Panel member resigns
A spokesperson for the auDA told Internet Retailing the reform is intended to preserve the value of the .au domain and pointed out that countries like Canada, the UK and New Zealand all offer direct registration.
“Currently, Australia is among only a minority of G20 nations that do not offer a direct registration option. There is a risk that […] .au could diminish in value and usefulness,” an auDA spokesperson said.
The auDA also said the review panel has consulted with a range of industry representatives and that the views and interests of business are always a leading consideration.
However, a member of the review panel, Luke Summers, owner of The Lucky Country, recently resigned his position, citing a lack of confidence in the panel’s ability to act in the best interest of the Australian internet community.
“The size and composition of the panel is entirely inappropriate for a policy review of this scale and significance,” he wrote in a letter of resignation to the panel chair, John Swinson, on 7 April.
“I am greatly concerned that the panel lacks objectivity, and that stakeholder feedback is being overwhelmingly overlooked in favour of personal views held by some panel members.
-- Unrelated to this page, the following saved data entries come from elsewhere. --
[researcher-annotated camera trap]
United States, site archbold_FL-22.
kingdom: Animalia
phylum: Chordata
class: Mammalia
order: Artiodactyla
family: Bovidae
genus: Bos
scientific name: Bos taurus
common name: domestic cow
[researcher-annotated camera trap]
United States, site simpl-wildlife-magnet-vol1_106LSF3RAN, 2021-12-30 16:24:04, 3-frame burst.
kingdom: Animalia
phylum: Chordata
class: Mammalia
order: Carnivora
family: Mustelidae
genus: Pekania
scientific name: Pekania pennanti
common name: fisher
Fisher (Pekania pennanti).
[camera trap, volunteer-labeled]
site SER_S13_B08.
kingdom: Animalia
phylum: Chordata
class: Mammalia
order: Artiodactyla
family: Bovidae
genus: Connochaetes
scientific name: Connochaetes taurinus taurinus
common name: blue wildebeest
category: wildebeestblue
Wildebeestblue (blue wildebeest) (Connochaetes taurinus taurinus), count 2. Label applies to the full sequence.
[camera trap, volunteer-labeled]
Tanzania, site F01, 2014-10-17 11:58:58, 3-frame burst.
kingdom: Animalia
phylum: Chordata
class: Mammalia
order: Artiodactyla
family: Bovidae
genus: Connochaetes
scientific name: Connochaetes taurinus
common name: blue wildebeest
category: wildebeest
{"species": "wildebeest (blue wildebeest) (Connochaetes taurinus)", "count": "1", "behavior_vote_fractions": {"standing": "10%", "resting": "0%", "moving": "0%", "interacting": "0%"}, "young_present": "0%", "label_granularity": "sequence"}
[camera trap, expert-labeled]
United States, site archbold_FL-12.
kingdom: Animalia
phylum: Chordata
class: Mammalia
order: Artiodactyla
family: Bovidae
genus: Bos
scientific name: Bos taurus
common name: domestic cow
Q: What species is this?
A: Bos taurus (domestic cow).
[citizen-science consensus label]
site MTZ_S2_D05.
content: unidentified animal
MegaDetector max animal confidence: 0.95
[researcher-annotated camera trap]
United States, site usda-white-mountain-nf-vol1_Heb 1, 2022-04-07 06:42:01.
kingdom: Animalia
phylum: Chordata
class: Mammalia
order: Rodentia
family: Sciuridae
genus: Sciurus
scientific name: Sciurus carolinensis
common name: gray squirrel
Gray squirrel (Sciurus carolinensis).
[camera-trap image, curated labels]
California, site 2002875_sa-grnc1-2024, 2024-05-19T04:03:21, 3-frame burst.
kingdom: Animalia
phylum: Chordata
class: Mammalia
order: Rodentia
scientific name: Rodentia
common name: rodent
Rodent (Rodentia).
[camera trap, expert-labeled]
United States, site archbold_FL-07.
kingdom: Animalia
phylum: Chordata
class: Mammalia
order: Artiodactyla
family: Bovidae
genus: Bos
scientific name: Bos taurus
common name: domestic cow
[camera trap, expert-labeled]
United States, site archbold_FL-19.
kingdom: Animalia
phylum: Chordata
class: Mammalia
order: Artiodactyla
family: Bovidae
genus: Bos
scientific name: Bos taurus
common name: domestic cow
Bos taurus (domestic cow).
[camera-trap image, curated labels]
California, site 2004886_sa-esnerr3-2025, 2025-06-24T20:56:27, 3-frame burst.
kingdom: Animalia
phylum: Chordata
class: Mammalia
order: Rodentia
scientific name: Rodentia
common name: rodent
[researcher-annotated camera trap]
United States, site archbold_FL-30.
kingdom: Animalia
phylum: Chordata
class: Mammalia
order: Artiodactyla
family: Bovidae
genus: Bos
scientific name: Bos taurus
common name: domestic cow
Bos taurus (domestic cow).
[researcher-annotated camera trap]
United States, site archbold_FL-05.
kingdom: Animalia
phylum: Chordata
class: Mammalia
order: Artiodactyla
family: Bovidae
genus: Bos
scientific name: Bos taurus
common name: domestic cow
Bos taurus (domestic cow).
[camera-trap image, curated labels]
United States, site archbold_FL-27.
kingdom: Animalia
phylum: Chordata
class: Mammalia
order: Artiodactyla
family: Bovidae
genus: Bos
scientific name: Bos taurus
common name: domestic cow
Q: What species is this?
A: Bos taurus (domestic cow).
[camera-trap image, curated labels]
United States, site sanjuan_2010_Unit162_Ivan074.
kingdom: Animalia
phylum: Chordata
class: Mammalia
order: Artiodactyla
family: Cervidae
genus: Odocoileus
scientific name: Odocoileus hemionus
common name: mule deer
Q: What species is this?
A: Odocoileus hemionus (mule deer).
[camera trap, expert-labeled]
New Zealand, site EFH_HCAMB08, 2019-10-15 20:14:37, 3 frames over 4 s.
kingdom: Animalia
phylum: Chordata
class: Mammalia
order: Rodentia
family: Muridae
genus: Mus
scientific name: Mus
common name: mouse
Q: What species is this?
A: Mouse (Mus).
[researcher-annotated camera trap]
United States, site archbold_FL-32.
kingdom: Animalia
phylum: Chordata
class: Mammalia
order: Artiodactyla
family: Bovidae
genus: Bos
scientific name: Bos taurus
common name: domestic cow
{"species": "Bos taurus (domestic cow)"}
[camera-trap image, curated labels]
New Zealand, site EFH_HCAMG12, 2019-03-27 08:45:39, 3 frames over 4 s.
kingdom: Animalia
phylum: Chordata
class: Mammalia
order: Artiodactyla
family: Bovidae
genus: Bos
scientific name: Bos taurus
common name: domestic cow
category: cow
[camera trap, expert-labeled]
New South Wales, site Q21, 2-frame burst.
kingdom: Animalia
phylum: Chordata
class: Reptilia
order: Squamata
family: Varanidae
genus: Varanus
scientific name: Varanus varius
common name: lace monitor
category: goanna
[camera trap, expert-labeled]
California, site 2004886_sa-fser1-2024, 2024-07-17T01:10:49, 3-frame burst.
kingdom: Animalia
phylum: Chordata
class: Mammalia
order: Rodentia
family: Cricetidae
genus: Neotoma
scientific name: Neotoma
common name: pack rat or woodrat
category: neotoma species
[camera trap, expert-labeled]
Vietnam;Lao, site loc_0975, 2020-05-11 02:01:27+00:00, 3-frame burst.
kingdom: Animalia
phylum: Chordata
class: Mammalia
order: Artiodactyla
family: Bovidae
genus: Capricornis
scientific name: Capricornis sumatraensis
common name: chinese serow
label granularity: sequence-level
“Many of the policy reforms being pushed for by the panel are in direct opposition to the majority of views expressed by stakeholders; and should these reforms be implemented, then a large number of stakeholders’ concerns will ultimately be realised.”
Acting in whose interest?
There are two types of auDA members: domain name holders, which include internet users the general public, and domain name industry participants, which include registry operators, registrars and resellers.
According to Stewart, the push for direct registration is being driven by the industry participants to the detriment of the other members.
A law firm acting on behalf of the auDA responded on Tuesday to the letter signed by Stewart, saying the auDA is currently considering the request for a special general meeting.
The panel is due to present its findings to the auDA board by the end of this year.